De invloed van skill-verschillen kan op drie manieren worden gereduceerd:

  1. Door het verkleinen van de skill-verschillen zelf, door bijvoorbeeld de instructie uit te breiden.
  2. Door interpretaties en testscores te beperken tot slechts dat deel van de populatie dat de vereiste skills bezit.
  3. Door het ontwikkelen van ‘skill reduced tests’, bijvoorbeeld de Design Construction Test van Ord, de SON (voor doven). Het doel is de groep te vergroten waarbinnen uit de testscores conclusies over de te meten capaciteit kunnen worden getrokken.

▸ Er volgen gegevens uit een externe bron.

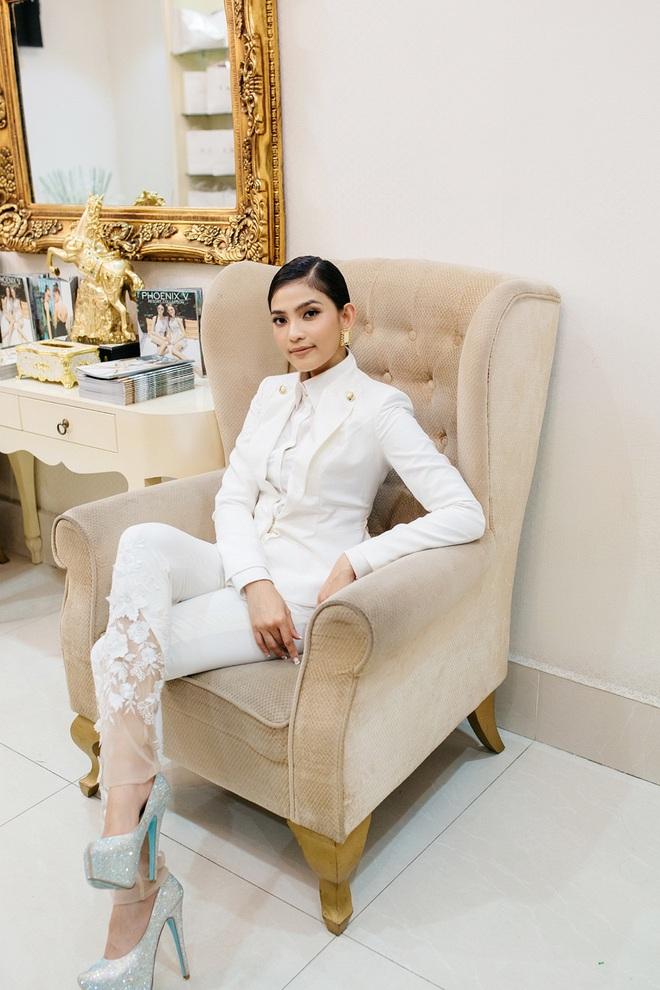 Hoa hậu Mỹ Linh đẹp kiêu sa, đọ sắc bên đàn chị Vũ Thu Phương - Ảnh 8.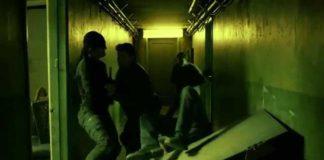 Escena de la lucha en el pasillo en la temporada 1 de 'Daredevil'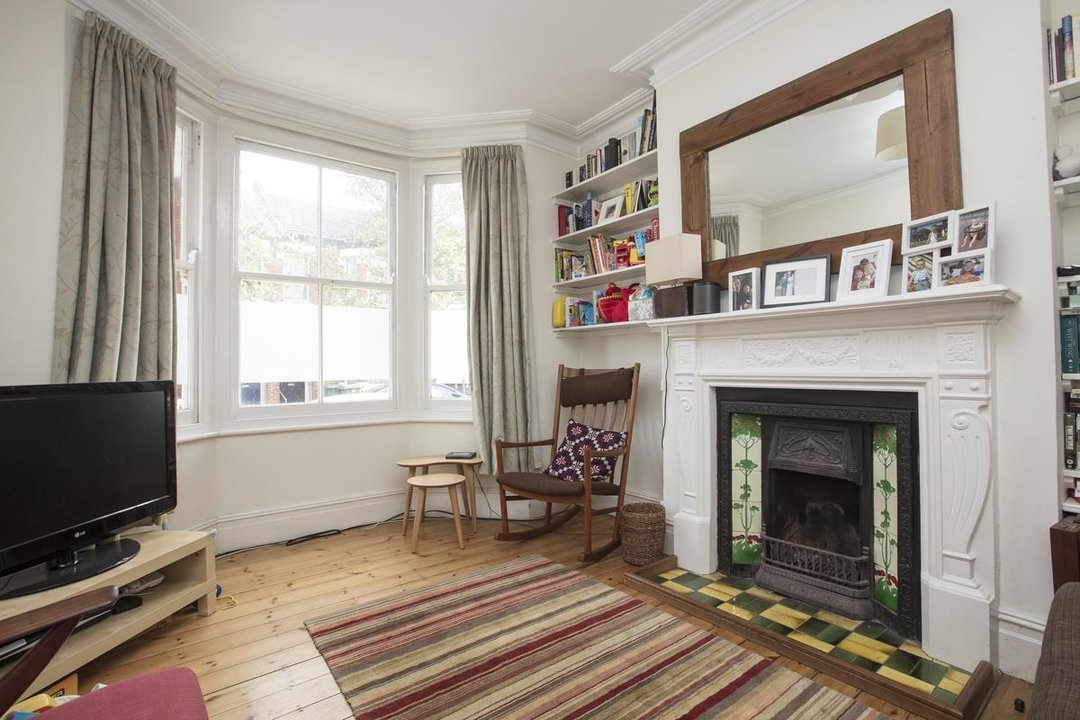 House - Terraced Sold in Kinsale Road, SE15 232 view2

Wat is het verschil tussen directe en indirecte tests?

Een belangrijke vraag is of het doel van de test bekend is bij de onderzochte. Vrijwel alleprojectiemethoden en de meeste zelfbeoordelingen en persoonlijkheidsvragenlijstenvallen onder indirecte tests; de onderzochte weet het doel van de test niet. Bij directe

Samenvatting testgebruik - Wat is een eerste omschrijving van een test? Bij een test gaat het om een - Studeersnel (2024)

References

Top Articles
Latest Posts
Article information

Author: Rev. Porsche Oberbrunner

Last Updated:

Views: 5819

Rating: 4.2 / 5 (73 voted)

Reviews: 88% of readers found this page helpful

Author information

Name: Rev. Porsche Oberbrunner

Birthday: 1994-06-25

Address: Suite 153 582 Lubowitz Walks, Port Alfredoborough, IN 72879-2838

Phone: +128413562823324

Job: IT Strategist

Hobby: Video gaming, Basketball, Web surfing, Book restoration, Jogging, Shooting, Fishing

Introduction: My name is Rev. Porsche Oberbrunner, I am a zany, graceful, talented, witty, determined, shiny, enchanting person who loves writing and wants to share my knowledge and understanding with you.